Monday, October 25, 2004

Vacuum cleaners, candy corn and Ol' Scratch himself

It’s almost Halloween again, time for much weeping and gnashing of teeth among some of the bretheren about the pagan origins of this holiday.

I’m not going to dispute the fact that bobbing for apples, trick-or-treating, dressing in costumes and jack o’ lanterns all have pagan origins. What gets me cranky is the idea that Ashley in her princess costume or Dylan with his bag of candy corn is invoking the Prince of Darkness himself. To start off my rant, let me ask you a question:

If a guy sits down at a restaurant, orders a glass of merlot and nibbles on a crusty baguette, is he having the Lord’s Supper?

Of course not, you’d say. Why not? After all, he’s drinking wine and eating bread. Isn’t that what the Lord’s Supper is all about?

You know where I’m going with this: He’s not taking the Lord’s Supper because the bread and wine are being consumed completely outside of any religious context or intent.

So … if context and intent give meaning to external actions, then what – if there is no occultic intent – is inherently wrong with putting on a costume, gutting a pumpkin and putting a candle in it, or sticking your head into a barrel of water to retrieve an apple with your teeth? Answer: NOTHING.

And don’t give me this hooey about someone “accidentally” invoking the powers of darkness through innocent words or actions. A lot of people will quote
Exodus 23:13, which warns against even speaking the names of pagan gods. Well, if that meant any mention of a pagan god, how 'bout those two men named Apollos and Hermes (both named after pagan gods), who are identified in the New Testament as Christians?

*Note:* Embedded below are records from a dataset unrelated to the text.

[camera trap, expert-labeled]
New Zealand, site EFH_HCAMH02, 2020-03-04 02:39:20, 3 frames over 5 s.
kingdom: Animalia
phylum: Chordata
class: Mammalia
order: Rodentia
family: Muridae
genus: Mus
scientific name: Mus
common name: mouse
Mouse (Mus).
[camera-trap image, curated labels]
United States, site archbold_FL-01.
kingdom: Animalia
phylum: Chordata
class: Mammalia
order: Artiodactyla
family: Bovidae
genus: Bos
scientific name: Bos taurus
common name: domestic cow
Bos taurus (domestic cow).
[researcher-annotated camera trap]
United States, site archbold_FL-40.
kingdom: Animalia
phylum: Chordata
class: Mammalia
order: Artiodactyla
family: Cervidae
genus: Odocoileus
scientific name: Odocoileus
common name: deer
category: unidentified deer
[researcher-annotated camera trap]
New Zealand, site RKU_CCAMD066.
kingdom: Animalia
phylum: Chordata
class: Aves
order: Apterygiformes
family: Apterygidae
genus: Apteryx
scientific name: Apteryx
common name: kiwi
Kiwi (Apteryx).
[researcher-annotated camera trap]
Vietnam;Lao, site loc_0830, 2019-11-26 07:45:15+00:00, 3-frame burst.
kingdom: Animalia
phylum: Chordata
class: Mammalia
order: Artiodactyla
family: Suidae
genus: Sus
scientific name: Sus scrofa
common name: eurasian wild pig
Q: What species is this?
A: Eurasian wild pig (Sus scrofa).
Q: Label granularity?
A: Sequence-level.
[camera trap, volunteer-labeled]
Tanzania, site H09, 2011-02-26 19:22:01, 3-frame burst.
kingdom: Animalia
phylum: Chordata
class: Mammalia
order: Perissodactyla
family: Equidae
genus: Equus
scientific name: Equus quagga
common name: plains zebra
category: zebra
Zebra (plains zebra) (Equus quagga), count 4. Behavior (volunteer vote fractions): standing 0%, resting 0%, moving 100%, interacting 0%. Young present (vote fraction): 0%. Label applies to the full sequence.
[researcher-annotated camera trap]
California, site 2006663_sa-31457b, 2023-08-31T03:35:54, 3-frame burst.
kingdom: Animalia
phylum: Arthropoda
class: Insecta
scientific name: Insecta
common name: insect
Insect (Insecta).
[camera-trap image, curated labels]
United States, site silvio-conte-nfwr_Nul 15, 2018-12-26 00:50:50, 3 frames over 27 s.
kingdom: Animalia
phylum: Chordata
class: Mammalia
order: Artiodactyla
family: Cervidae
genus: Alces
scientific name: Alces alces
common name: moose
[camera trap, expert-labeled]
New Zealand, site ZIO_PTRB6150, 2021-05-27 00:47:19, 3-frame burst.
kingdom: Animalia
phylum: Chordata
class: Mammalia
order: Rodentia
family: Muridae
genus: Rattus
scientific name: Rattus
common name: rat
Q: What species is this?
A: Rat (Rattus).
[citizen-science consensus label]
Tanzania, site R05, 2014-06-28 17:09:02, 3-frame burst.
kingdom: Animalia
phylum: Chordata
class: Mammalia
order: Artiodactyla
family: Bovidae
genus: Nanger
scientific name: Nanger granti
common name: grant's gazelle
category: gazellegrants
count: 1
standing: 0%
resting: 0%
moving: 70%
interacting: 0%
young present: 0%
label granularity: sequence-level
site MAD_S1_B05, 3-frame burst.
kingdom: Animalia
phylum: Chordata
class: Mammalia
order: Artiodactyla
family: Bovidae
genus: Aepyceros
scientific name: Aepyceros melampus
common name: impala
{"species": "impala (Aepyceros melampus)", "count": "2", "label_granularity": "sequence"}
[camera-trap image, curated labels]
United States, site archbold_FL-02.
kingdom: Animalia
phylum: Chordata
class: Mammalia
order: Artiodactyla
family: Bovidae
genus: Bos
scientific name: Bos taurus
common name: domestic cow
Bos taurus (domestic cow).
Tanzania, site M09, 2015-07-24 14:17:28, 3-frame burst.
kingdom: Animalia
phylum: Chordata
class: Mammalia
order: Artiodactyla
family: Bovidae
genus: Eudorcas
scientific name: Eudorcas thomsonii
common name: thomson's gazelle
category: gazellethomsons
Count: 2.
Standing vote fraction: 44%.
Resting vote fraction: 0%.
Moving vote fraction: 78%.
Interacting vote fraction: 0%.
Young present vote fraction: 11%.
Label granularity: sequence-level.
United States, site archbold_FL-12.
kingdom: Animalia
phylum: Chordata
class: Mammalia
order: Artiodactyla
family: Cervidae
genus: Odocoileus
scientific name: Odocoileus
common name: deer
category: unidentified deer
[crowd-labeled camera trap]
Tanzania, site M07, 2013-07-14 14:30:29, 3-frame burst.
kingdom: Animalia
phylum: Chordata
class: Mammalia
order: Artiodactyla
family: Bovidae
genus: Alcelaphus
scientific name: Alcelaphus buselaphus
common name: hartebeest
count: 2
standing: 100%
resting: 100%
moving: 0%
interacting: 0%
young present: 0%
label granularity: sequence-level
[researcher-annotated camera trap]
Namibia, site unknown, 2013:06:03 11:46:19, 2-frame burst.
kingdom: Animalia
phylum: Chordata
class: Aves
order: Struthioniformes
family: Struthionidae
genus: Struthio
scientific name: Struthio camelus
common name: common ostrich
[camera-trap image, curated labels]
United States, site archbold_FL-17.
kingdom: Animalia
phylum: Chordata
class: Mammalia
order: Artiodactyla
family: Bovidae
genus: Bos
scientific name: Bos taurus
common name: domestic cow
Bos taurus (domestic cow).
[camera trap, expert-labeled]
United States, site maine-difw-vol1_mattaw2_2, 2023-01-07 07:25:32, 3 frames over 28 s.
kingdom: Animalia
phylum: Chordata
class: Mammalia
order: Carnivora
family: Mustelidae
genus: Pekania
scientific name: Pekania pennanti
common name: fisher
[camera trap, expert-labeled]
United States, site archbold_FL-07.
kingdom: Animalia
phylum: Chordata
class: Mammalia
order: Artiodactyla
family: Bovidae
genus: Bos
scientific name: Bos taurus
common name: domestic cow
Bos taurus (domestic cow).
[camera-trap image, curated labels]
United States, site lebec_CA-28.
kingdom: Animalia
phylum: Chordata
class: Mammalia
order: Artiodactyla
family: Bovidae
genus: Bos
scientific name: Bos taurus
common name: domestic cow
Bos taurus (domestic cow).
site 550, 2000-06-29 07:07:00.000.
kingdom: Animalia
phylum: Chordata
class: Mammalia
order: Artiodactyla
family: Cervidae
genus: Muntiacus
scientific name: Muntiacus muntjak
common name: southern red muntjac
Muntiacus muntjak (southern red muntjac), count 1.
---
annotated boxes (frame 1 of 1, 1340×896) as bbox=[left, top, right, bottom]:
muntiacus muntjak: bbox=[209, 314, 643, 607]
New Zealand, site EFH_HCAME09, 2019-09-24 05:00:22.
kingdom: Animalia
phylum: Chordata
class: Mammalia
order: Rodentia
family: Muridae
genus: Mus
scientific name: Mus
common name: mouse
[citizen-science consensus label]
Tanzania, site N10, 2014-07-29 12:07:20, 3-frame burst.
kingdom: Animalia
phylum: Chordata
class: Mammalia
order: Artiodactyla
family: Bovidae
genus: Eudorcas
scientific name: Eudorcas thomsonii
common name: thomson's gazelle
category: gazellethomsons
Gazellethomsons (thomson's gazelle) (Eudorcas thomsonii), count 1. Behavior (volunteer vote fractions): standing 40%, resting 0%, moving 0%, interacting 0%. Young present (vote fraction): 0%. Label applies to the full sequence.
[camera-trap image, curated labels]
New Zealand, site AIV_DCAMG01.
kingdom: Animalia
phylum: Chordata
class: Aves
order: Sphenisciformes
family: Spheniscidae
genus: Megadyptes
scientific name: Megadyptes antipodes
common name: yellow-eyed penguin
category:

And while I’m at it, let me give you a few more common names and words that are derived from pagan mythology:
- the names of the days of the week (e.g., Thursday is “Thor’s Day”)
- morphine (from Morpheus, god of sleep)
- cereal (from Ceres, goddess of grain)
- jovial (from Jove, the supreme god)
- hermeneutic (from Hermes, god who became associated with the Egyptian god Thoth)

(I know someone who took Exodus 23:13 to an absurd extreme. She refused to own a Dirt Devil™ vacuum cleaner, and she called her deviled eggs “angeled” eggs. Gack. Funny, though, I’m sure she felt jovial on Thursdays.)

Betcha didn't know that some of our favorite activities once had pagan associations.
Surfing had sacred aspects for the ancient Hawaiians. The ancient Chinese believed that fireworks would scare away evil spirits. Where’s the uproar about surfing and fireworks?

When I was a kid, Halloween was simply about dressing up in fun costumes, playing with my friends and eating candy. Now we have “fall festivals” (or the goofier appellation "Holyween") so that kids can focus on – guess what – dressing up in fun costumes, playing with friends and eating candy. (And don't even get me started on "judgment houses.")

Granted, some Halloween imagery is disturbing and morbid. I am fully aware that there are modern-day “witches,” Druids and assorted pagans who regard Oct. 31 as a sacred day. Super. They have their holiday, I have mine. I’m not about to mistake Santa Claus, mistletoe and Rudolph for authentic Christianity, and I can distinguish between real occultism and the cultural observance of Halloween as a day of general fun and innocent mischief.

Mull that over while I enjoy a refreshing, ice-cold Pitch Black soda in honor of the season.